*TASK GOAL:* Repeat the GDB debugging text between "This lesson assumes" and "the explanations below.", inclusive, substituting "randomly" for "arbitrarily".

*READING PASSAGE:*
※
See also [Debugging with GDB, Section 9: Examining Source Files]

layout This is a TUI (Text User Interface) command that enables the programmer to view multiple debug views at once including source code, assembly, and registers.

See also [Debugging with GDB, Section 25.4: TUI Commands]

disassemble This command allows the programmer to see assembler instructions.

See also [Debugging with GDB, Section 9.6: Source and Machine Code]

break This command specifies a function name, line number, or instruction at which GDB is to pause execution.

See also [Debugging with GDB, Section 5.1: Breakpoints]

next/nexti, step/stepi Allow the programmer to step through a program without specifying breakpoints. The next/nexti commands step over function calls, stopping on the next line of the same stack frame; step/stepi, step into function calls, stopping on the first line in the next stack frame. The difference between step/next and stepi/nexti is that the i indicates instruction-by-instruction stepping at the assembly language level.

See also [Debugging with GDB, Section 5.2: Continuing and Stepping]

continue Used to continue program execution from the address where it was last stopped.

See the Debugging with GDB link for next/step for more information about the continue command.

bt Short for "backtrace," which displays to the programmer a brief summary of execution up to the current point in the program. This is useful because it shows a nested list of stack frames starting with the current one.

See also [Debugging with GDB, Section 8.2: Backtrace]

quit This will quit the debugging session, and return you to the shell. The Control-D key combination is another way to accomplish this.

Session Walk-through

This debug session walk-through assumes that the program has been compiled using the modified source code above and that both the target machine and the development machine have been set up according to the above Setup section. The walk-through is divided into multiple “lessons” with the intent of first introducing the use of the commands described above and then actually running GDB to debug a known programming problem. Each lesson may be run independently of the others, but it is recommended that each be run in order starting from Lesson 1 for the first time through.

Lesson 1: Navigation and Code Display

This lesson assumes that gdbserver has been run as in the [Target Machine Setup] section above with an ARG value of 3. Other values are fine so long as they fall within the range of 1 to 100. The number '3' was arbitrarily chosen to avoid having to use a symbolic variable in the explanations below.


  1. Type b main to set a breakpoint at the main function in the source code.

  2. Type continue. This will cause the program to continue from the breakpoint set by GDB at startup. The program was passed an argument of 3, indicating that three threads should be created.

  3. Type b 73 to set a breakpoint at line 73 in the source code, which should be the line containing data.num_threads = atoi(argv[1]);

  4. Type continue. The program will continue execution up until line 73 in the source code. At this point, type layout split to view a split screen containing both the source code and the assembly-level machine instructions. Both screens show the program's current location in execution. The assembly-level display shows what the target's processor is actually executing at that point in the source code as shown in the source-level display. To view either of these without the other type layout asm for just assembly-level and layout src for just source-level.
※
*DATASET EXCERPT:*
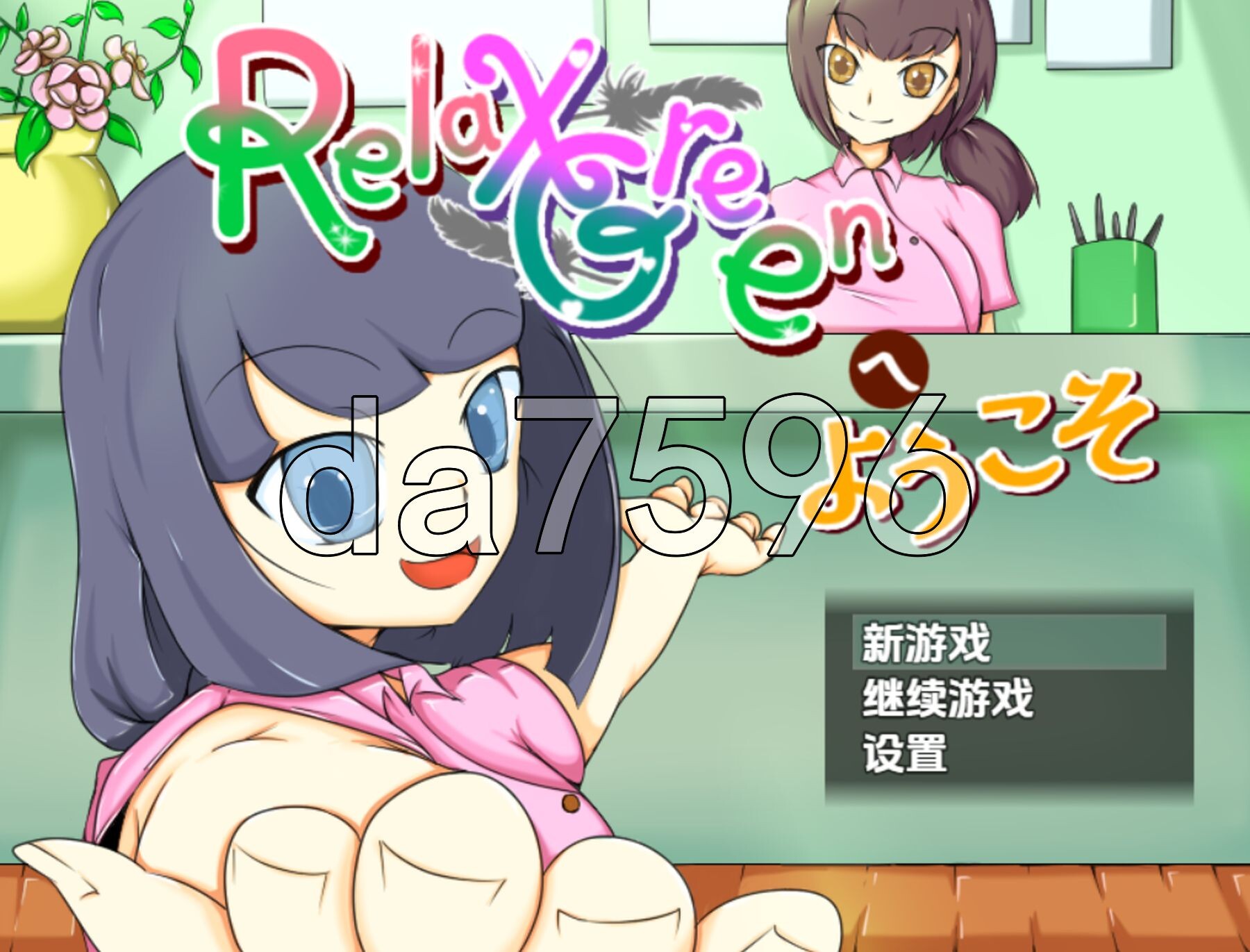 欢迎来到 RelaxGreen v1.0 双端 AI汉化版 预览图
※
*THE ANSWER:*
This lesson assumes that gdbserver has been run as in the [Target Machine Setup] section above with an ARG value of 3. Other values are fine so long as they fall within the range of 1 to 100. The number '3' was randomly chosen to avoid having to use a symbolic variable in the explanations below.